---------- TEXT UNDER STUDY ----------

Makes one 9-inch deep dish pie

Prep:

15 Min

Cook:

40 Min

Method:

Bake

Ingredients

8 to 10
fresh peaches, peeled, pitted and sliced
2 Tbsp
lemon juice
1/2 c
splenda brown sugar
1/3 c
splenda
1/2 tsp
salt
1/2 stick
butter
3 Tbsp
flour
3 Tbsp
sugar
1 tsp
cinnamon, ground (or use nutmeg if you prefer)
2
pillsbury pie crust (1 box with 2 crust)
sugar and cinnamon to sprinkle on top pie crust

Directions Step-By-Step

1
Preheat oven to 375 degrees.
2
Toss peaches in lemon juice to keep fruit looking fresh and from turning brown.
3
In a med/large pot, combine sliced peaches, brown sugar splenda, splenda, and butter. Bring to a slow simmer.

---------- DATASET RECORDS ----------

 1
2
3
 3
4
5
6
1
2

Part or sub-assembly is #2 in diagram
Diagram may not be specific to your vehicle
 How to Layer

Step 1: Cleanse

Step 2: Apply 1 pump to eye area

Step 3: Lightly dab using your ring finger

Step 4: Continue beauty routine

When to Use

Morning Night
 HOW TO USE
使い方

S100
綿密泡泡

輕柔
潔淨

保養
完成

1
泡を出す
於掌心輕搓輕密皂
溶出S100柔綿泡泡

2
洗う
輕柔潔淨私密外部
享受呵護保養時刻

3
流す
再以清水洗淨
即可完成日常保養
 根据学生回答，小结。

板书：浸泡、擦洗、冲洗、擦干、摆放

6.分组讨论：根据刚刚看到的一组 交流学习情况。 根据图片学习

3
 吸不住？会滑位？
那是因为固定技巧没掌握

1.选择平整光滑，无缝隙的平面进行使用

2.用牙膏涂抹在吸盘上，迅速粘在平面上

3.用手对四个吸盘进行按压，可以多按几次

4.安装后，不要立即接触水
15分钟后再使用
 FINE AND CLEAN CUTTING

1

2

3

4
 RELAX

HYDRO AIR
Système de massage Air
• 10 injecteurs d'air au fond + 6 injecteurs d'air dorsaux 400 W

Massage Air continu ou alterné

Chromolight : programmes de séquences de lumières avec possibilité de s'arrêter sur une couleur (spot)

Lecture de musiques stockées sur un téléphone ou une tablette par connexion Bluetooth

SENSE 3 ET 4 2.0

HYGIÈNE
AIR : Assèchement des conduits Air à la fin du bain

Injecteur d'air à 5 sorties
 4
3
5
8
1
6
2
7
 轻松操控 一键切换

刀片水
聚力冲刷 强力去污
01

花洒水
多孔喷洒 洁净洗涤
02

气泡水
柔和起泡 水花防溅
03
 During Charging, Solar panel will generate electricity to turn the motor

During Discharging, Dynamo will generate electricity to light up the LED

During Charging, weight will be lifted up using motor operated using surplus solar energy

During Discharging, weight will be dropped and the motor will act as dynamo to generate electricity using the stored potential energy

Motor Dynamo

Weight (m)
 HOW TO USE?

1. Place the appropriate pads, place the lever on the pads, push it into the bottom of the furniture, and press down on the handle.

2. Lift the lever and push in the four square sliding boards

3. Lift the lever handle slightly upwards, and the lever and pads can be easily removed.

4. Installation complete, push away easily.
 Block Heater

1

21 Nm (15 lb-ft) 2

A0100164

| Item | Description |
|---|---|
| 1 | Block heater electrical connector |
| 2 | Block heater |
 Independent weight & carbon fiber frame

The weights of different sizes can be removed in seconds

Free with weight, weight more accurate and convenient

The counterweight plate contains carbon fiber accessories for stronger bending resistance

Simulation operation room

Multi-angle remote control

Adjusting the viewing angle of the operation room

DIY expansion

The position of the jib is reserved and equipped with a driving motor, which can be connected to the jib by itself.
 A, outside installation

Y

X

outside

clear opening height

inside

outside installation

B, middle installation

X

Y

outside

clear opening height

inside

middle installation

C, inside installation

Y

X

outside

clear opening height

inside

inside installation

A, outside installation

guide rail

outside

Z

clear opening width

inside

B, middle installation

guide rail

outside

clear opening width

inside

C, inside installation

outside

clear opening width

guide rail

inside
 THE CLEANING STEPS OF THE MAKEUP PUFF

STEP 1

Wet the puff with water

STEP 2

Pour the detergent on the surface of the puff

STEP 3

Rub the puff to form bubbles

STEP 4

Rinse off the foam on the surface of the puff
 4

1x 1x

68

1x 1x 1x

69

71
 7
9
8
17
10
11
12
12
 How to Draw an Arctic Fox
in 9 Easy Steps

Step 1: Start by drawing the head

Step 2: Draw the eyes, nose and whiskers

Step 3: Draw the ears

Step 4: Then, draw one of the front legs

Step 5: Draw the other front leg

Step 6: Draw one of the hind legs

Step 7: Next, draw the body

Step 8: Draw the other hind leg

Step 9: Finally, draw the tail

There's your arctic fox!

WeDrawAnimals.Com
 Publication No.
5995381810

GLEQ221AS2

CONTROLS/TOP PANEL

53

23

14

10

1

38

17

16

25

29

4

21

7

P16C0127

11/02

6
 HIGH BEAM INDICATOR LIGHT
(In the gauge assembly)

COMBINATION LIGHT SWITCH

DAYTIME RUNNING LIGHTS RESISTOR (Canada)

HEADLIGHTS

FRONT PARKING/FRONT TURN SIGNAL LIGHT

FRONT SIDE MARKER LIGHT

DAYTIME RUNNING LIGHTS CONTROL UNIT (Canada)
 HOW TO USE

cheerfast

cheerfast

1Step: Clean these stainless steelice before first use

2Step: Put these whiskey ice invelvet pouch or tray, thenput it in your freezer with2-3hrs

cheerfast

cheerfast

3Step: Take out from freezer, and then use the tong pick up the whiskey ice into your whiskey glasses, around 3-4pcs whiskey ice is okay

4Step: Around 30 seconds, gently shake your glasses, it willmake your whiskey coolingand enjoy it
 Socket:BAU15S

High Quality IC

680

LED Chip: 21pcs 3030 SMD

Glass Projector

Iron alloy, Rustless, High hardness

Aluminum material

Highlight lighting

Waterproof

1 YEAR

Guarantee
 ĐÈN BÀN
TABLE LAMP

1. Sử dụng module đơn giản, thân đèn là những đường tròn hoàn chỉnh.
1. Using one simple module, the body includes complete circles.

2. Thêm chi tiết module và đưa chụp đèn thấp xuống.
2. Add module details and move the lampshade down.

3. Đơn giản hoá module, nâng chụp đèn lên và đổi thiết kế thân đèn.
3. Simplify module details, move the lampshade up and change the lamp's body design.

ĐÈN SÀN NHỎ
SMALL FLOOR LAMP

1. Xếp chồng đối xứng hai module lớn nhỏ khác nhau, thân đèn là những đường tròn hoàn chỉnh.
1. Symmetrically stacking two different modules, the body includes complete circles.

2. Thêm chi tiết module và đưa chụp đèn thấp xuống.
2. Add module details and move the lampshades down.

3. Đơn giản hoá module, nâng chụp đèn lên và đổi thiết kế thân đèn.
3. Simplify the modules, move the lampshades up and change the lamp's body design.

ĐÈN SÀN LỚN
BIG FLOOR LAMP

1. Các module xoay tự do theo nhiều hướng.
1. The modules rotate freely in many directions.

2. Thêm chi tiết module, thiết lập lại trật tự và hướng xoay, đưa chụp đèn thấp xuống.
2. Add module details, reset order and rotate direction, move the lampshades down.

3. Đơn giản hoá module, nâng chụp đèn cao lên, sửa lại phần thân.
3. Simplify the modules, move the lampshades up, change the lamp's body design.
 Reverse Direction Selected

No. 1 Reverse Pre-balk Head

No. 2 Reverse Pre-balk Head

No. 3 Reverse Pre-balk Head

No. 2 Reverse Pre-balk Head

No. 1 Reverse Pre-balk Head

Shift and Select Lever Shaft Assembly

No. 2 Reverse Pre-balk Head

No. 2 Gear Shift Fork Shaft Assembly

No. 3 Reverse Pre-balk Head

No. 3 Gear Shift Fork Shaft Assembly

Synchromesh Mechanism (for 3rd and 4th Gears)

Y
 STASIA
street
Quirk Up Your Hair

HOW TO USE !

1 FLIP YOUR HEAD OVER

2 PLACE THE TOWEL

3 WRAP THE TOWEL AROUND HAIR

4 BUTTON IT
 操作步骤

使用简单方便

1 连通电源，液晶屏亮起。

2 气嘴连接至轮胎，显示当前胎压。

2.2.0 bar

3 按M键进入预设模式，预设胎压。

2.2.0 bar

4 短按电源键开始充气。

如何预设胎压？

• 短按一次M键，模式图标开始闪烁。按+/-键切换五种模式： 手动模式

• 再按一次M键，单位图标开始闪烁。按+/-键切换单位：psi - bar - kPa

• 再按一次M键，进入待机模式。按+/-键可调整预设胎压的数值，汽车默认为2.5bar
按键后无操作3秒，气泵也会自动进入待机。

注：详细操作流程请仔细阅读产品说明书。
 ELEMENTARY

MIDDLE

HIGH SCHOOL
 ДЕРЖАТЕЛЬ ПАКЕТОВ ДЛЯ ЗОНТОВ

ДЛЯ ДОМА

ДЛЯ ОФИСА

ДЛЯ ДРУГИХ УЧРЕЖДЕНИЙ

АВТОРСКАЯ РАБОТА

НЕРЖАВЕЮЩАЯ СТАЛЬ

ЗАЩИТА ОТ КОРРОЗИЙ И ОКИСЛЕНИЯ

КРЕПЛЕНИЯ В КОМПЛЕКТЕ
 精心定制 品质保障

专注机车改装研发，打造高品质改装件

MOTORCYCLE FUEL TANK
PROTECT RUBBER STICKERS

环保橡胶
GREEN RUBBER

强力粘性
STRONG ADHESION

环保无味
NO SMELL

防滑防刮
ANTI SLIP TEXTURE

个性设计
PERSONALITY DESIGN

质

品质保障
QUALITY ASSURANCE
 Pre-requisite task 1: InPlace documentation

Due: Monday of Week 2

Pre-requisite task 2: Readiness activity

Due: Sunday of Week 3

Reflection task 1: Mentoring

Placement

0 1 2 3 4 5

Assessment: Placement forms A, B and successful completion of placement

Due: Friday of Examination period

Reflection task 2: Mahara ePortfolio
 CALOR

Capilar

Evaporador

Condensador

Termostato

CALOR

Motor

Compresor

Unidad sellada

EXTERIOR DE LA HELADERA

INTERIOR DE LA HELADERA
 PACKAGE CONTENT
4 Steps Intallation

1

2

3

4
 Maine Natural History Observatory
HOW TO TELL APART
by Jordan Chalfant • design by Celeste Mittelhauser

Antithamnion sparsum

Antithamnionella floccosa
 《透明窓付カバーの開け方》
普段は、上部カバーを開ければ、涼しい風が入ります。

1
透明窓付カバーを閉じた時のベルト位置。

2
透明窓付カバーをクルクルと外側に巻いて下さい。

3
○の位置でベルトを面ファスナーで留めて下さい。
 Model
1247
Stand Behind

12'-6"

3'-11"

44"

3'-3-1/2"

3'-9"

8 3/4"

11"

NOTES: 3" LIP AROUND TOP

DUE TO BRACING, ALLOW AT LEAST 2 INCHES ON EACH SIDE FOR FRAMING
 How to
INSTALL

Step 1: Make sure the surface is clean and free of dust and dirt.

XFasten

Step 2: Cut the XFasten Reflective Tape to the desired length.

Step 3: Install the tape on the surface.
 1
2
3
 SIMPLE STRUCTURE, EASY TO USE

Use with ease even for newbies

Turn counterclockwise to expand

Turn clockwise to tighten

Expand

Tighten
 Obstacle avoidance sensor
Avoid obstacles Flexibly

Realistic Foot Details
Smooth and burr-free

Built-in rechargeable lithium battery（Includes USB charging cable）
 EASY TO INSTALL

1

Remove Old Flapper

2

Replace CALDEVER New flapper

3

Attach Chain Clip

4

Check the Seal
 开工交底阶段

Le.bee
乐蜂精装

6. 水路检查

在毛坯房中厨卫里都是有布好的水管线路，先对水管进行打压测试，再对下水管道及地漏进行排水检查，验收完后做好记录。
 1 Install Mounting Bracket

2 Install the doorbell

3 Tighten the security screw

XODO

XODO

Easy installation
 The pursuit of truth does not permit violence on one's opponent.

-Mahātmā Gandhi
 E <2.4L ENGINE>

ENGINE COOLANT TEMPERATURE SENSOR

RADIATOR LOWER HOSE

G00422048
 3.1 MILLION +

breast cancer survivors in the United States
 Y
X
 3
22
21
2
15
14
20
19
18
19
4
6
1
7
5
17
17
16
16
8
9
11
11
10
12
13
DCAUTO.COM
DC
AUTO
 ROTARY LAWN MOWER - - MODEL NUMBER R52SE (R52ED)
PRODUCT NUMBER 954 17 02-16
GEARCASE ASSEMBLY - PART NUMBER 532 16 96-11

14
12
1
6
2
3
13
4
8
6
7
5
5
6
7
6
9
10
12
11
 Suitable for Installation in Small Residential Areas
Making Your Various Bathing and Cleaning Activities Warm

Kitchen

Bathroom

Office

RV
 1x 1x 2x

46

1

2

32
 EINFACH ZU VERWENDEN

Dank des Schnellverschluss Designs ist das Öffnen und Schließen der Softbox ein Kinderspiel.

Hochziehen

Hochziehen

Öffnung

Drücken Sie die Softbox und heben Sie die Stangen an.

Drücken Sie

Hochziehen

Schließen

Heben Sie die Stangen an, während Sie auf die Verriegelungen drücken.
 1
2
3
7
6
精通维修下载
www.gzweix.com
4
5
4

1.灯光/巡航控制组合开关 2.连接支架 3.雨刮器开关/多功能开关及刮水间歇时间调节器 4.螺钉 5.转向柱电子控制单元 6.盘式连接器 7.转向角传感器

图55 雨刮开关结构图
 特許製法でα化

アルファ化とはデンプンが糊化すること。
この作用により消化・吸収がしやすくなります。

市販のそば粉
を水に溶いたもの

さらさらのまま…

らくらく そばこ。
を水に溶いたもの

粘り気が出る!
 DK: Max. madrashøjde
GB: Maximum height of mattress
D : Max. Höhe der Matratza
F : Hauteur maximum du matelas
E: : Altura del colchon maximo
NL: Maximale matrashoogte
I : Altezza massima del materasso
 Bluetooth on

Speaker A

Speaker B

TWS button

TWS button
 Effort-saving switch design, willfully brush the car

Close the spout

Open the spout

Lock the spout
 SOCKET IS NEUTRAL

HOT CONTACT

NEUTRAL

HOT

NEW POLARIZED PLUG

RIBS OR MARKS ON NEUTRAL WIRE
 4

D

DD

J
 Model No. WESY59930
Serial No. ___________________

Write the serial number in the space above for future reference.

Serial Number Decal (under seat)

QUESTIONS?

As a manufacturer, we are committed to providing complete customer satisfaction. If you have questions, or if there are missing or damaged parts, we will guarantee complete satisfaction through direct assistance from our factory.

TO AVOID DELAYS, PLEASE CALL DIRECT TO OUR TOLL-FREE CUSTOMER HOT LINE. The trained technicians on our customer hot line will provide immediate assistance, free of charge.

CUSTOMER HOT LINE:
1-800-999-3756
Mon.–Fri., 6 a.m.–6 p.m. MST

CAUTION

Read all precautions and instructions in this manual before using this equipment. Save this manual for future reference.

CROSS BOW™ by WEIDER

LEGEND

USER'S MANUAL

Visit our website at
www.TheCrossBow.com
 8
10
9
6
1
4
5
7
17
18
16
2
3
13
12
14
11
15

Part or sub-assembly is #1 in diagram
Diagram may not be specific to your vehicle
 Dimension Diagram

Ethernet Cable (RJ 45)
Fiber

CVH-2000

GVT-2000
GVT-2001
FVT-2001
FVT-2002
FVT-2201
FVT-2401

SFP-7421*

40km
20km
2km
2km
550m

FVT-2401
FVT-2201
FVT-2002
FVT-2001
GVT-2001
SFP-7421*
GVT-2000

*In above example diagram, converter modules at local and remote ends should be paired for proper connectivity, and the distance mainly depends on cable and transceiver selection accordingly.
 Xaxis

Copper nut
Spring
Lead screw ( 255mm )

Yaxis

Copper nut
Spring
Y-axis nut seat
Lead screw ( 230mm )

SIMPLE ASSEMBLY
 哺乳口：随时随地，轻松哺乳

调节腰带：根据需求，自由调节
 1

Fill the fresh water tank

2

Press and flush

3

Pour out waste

----------

> _TASK REQUIREMENTS_
(1) Decide whether each statement below agrees with the peach pie recipe, answering yes or no and quoting the words of the recipe that settle it. (a) The oven is preheated to 375 degrees. (b) The peaches are tossed in lime juice. (c) The recipe makes one 9-inch deep dish pie.
(2) Pick up the peach pie recipe after its last step and write the directions that follow.

> _ANSWERS TO THE TASKS_
(1)
(a) Yes: "Preheat oven to 375 degrees."
(b) No: "Toss peaches in lemon juice to keep fruit looking fresh and from turning brown."
(c) Yes: "Makes one 9-inch deep dish pie"

(2)
4
Combine flour, sugar, cinnamon and salt; add to simmering peaches. Stir until juice begins to thicken.
5
Pour into 9-inch, pie crust lined, deep dish pie plate; top with crust and pinch seams together. Pierce top crust with fork, sprinkle with cinnamon sugar and bake 35 to 40 minutes until lightly browned. Juices my bubble over some.
6
Allow pie to cool some before serving. This is a juicy pie so I would recommend that you just spoon the goodness on to a dessert plate or in a bowl, serve as is or with a scoop of vanilla ice cream.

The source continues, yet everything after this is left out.